Task set:
- a) In the blog post, what does the writer say the approximation of any given short interval of a differentiable function can usually be?
- b) Please carry on the blog post from its final sentence, keeping the same voice.

==== Text to read ====

December 30, 2006

who said the world is small?

Posted in Uncategorized at 8:03 pm by changisme

I guess I’ve repeated the same thing over and over again, but I can’t help but sign helplessly once again. I know as a fact that life is not about fairness. Why are there people live a life being told that they are worthless? Why are there people living a life shadowed by deaths of their own children, their flesh and blood? What’s more, why do I feel that I can’t do anything? If I were a better person, I would be sure that nothing is hopeless, and if I were a better person, I would know that I can do things that make a difference. It is now that the sight of a whole world is blinding, and it is now that I feel small. It is now that I should be looking up and ask, ask for the next step of my monotonous adventure on this earth. I guess it is always wise to keep in mind that the approximation of any given short interval of a differentiable function, can usually be a straight line. I will not think about the possibility of the curve over time shaping like a rainbow and lighting up the faces of those whom I love. No I will not think about the day when we all stand together looking into the stars and the moon and the sun as we grow into one of them reflecting each others glory. I really won’t think about these, they are probably not going to happen until we all go to that so called Heaven.

==== Extracted entries ====

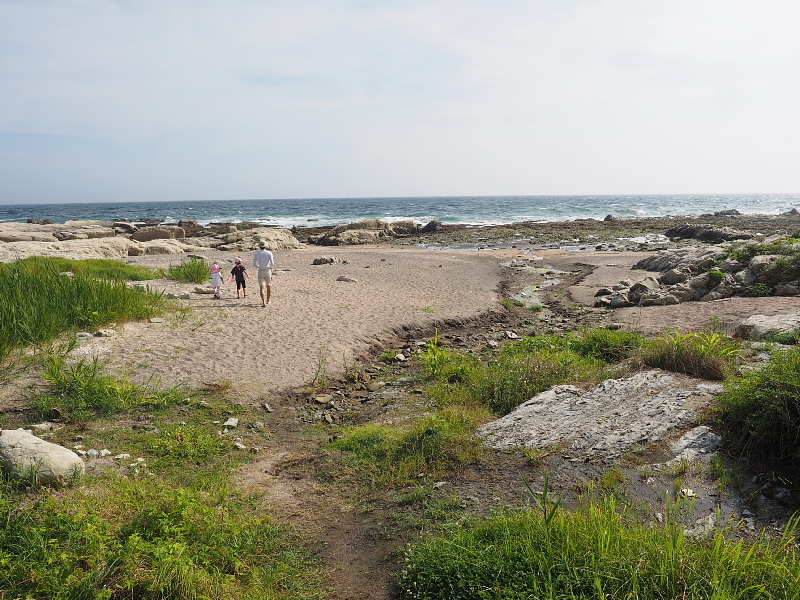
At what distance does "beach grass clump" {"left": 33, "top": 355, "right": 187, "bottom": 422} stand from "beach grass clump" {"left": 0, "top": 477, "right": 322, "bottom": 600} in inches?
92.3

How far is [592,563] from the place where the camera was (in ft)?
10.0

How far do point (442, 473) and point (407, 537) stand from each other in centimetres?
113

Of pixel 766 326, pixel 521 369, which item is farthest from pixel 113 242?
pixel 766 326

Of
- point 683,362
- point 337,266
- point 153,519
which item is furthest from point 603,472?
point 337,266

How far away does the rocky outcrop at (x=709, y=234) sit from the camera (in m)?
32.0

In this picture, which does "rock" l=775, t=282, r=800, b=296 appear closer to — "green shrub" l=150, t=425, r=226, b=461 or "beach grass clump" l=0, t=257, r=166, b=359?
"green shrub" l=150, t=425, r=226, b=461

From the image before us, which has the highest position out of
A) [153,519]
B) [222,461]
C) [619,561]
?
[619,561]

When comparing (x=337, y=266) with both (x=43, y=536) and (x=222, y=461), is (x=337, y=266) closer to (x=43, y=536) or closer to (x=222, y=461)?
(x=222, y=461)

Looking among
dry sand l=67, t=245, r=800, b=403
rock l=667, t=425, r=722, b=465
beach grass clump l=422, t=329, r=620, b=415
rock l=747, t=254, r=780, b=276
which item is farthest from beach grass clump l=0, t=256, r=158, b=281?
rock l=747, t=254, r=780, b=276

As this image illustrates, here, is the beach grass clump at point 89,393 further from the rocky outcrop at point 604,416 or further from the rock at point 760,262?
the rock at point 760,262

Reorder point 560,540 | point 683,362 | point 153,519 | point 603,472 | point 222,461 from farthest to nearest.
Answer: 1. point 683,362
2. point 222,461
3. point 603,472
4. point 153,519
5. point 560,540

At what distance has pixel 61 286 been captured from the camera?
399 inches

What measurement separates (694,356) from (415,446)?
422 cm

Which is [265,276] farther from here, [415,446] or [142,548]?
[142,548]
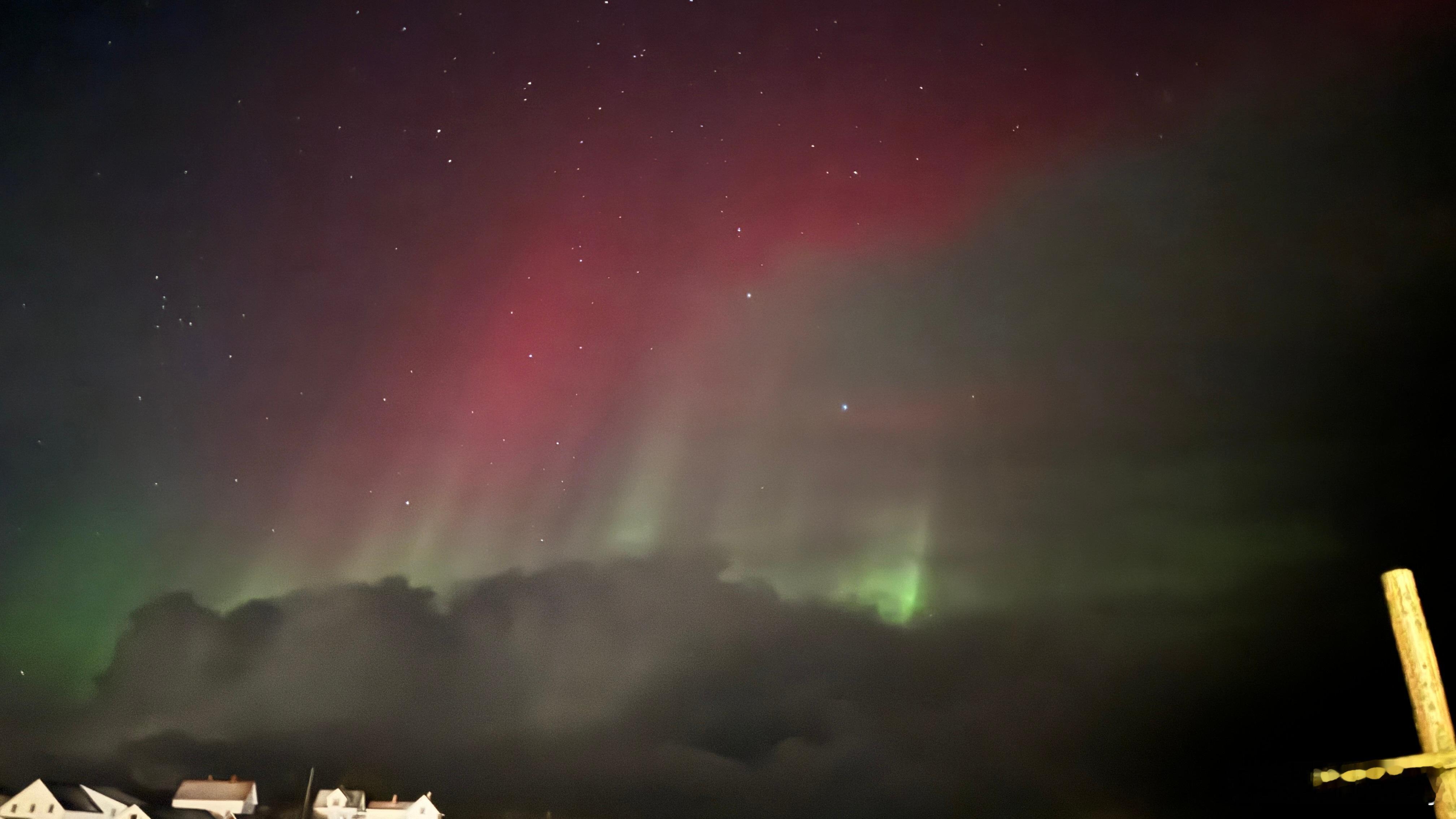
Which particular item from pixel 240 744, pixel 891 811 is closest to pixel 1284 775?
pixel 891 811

====

Answers per task:
- a) A straight line.

- b)
I think authors are pretty evil creatures. They tell you how other people suffer. you might say, well, they tell you how other people appreciate the world as well, but wouldn’t you think most people appreciate the world by default? Is it just me who have lived a very smooth life and think the world is happy happy? Or you might say that it is the "how" other people appreciate that is more of importance. Does that make me appreciate more? Does that really exceed the beauty I have seen of the world with my own eyes? Why would I want all these extansion of my own mind? It’s as if I want to intrude into every cubic meter of air with a fragment of my mind, or is it a fragment of my heart? I am constantly tempted but at the same time paralyzed by the abstruse reality, which is so very [    ]*.
 
I don’t think at this point I could wish that I were more ignorant, maybe I will some day, but I do wish that I can be less paralyzed and less tempted to harden my heart and say that I can do nothing and that is alright. Here, I pray…
 
*fill in the blank with any and every adjective of all languages and more beyond.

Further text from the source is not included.